Katharina Vogl, 11.11.2015 08:23

ZWETTL. Schon im Garten wird man von Haien, Elefanten und anderen exotischen Tieren begrüßt – öffnet man die Tür zum Präparator Blabensteiner, so sind unzählige Augenpaare auf einen gerichtet. Auf den ersten Blick mag sich vielleicht ein etwas mulmiges Gefühl oder ein Kloß im Hals einstellen – aber nur so lange, bis der Hausherr seine Aufwartung macht, spätestens dann wird“s höchst lebendig.

  1 / 4   „Take it easy“, nennt sich sein neues Kunstprojekt: Hier zu sehen, eine präparierte Maus, die ihre eigene Falle stemmt und über den Dingen steht.

Dies liegt nicht zuletzt an der sprudelnden Leidenschaft, mit der Gerhard Blabensteiner von seinem Beruf erzählt, eine spannende Geschichte folgt der anderen. Genauso gut ist jedem Gast ein Willkommensgruß in Form eines Hochprozentigen gewiss. Die Frage, die vielen Besuchern auf der Zunge liegt – warum entscheidet man sich für den Beruf des Präparators? „Eigentlich sollte ich ja Zahntechniker werden, aber es war ein Wink des Schicksals, dass meine Eltern in der Zeitung auf eine Annonce stießen.
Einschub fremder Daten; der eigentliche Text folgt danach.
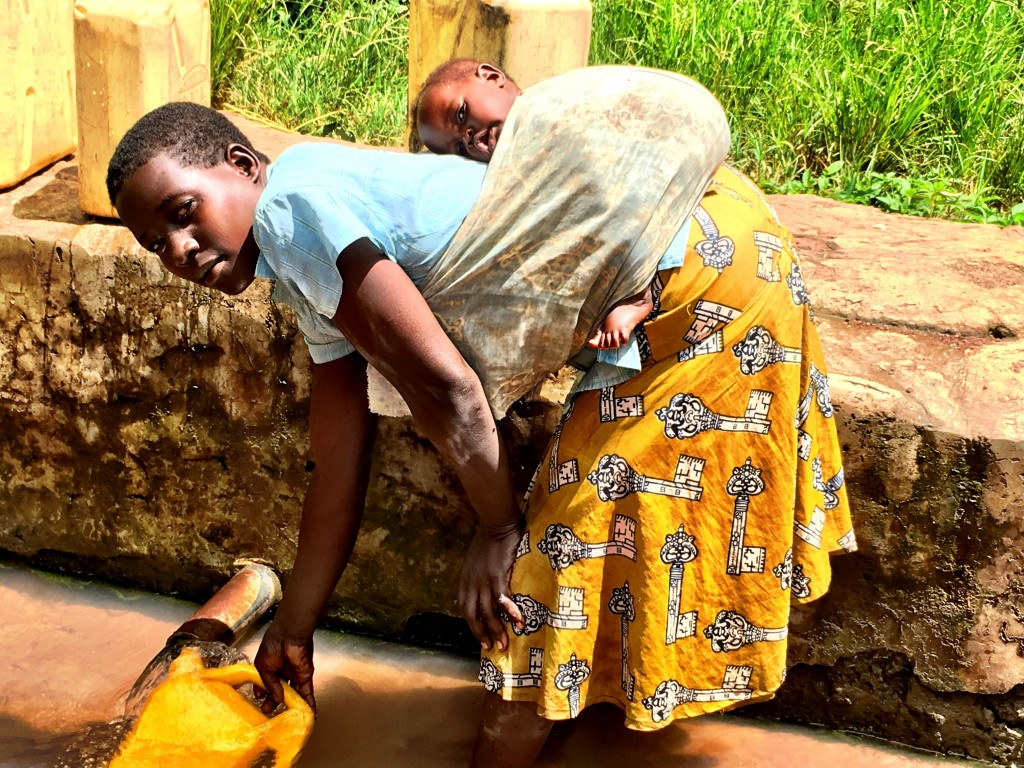 Mongo Alice and her baby fetching water. (Photo credit: Surge)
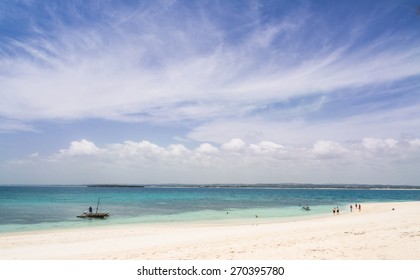 MBUDYA ISLAND, TANZANIA: MARCH 08, 2015: Local people and tourists on the beach on Mbudya Island in Tanzania, Africa, close to Dar es Salaam. Dhow boat on the left, landscape orientation, panoramic.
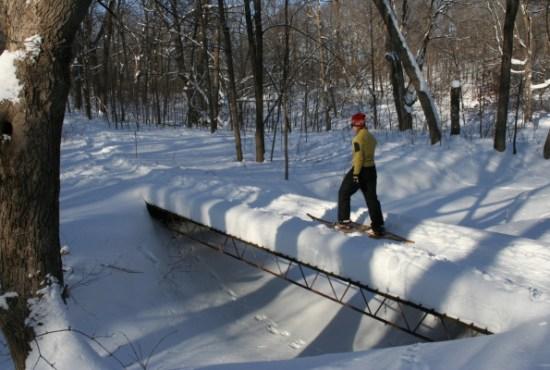 snowshoer walking on a bridge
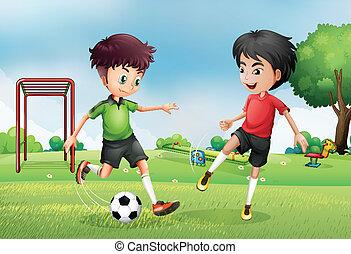 Zwei Jungs spielen Fußball in der Nähe des Parks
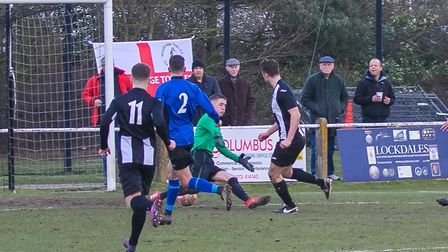 Woodbridge Town's Mark Ray scores for his side at home to Little Oakley. Photo: PAUL LEECH.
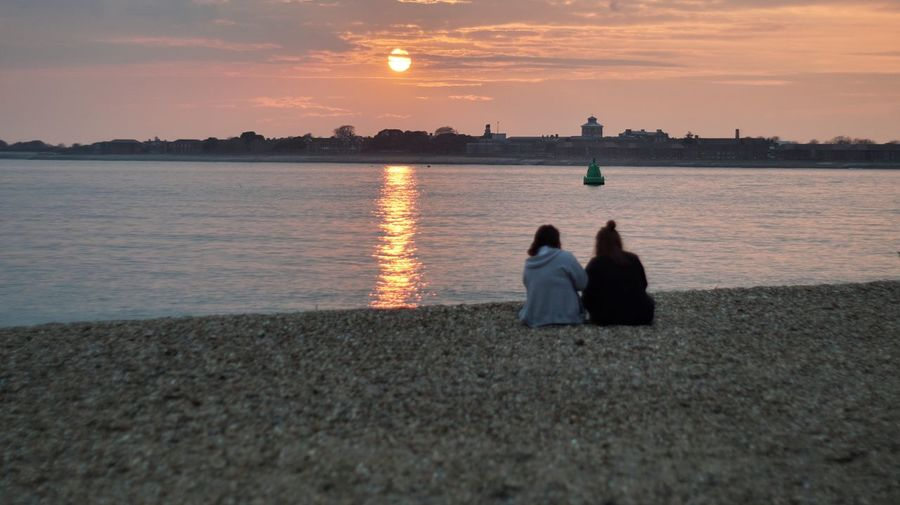 Girls Coastline Clouds Clouds And Sky Water Sunset Sea Togetherness Women Beach Sitting Friendship Relaxation Rear View Romantic Sky Silhouette Atmospheric Mood Calm Shore Outline Overcast Horizon Over Water Tranquil Scene Couple Inner Power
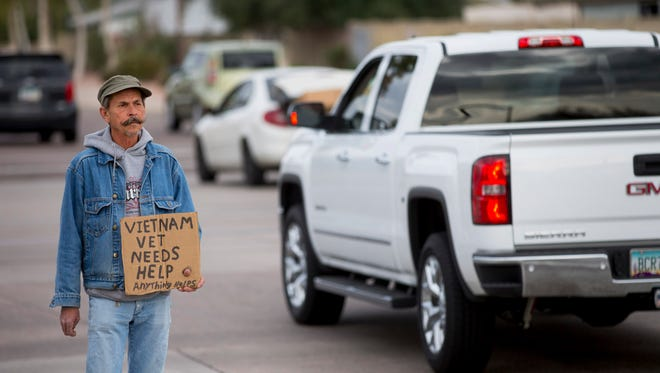Stephen Quick, 60, panhandles on the corner of Apache and Price, in Tempe, on Oct. 18, 2014. Quick was trying to raise $45 for a night in a hotel room. He says he doesn't like the shelter.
Ein Wiener Präparationsbetrieb suchte damals einen Lehrling und so nahm alles seinen Lauf“, schmunzelt der 55-Jährige. Neugierig sei er schon seit jeher gewesen, wie wohl so ein Innenleben ausschaue und wie man ein Lebewesen konservieren und präparieren könne.

„Ich habe als Kind schon den Mäusen das Fell abgezogen, es gespannt und versucht eine Gerbung zu machen. Auch bei meinem Hund – wenn auch mit Tränen in den Augen“, so Blabensteiner.

Und seitdem der Meister diese Arbeit ausübt, ist ihm schon einiges untergekommen, von heimischen Artgenossen bis hin zu Bären, 90-Kilogramm schweren Netzpythons, Krokodilen, afrikanischen Antilopen, Tiger, Löwen, Spinnen oder Schlangen. „Vom Floh bis hin zum Büffel habe ich eigentlich schon alles bearbeitet“, schmunzelt Gerhard Blabensteiner. Grundsätzlich gäbe es kein Tier, das man nicht präparieren kann. Selbst eine Qualle ist kein Ding der Unmöglichkeit, auch wenn das dafür notwendige Verfahren des Gefriertrocknens ein sehr aufwendiges und zeitintensives ist. Sagt“s und rollt eine meterlange Pythonhaut auf dem Boden aus. Neben solchen Häuten und Fellen liegt der Fokus auf komplett erhaltenen Tierkörpern. Das Um und Auf dabei ist, das jeweilige Tier möglichst frisch zu bringen – bevor die Verwesung anfängt – so erreicht man die beste Qualität, appelliert der Tierpräparator.

Hemmschwelle Mensch

Berührungsängste sind hier falsch am Platz. Die hatte er anfangs nur, nachdem sein geliebter Hund starb. Und bei seiner Tätigkeit am pathologisch-anatomischen Institut in Wien, und zwar oft dann, wenn er in Berührung mit Kinderleichen kam: „Da tauchen auf einmal viele Fragen auf, wie hält und berührt man so ein Kind, wenn man es von den Körperflüssigkeiten reinigt? Die Antwort ist: Dementsprechend respektvoll.“ Und das ist bei Mensch und Tier – egal ob im lebendigen oder toten Zustand – ein Muss, so der Zwettler.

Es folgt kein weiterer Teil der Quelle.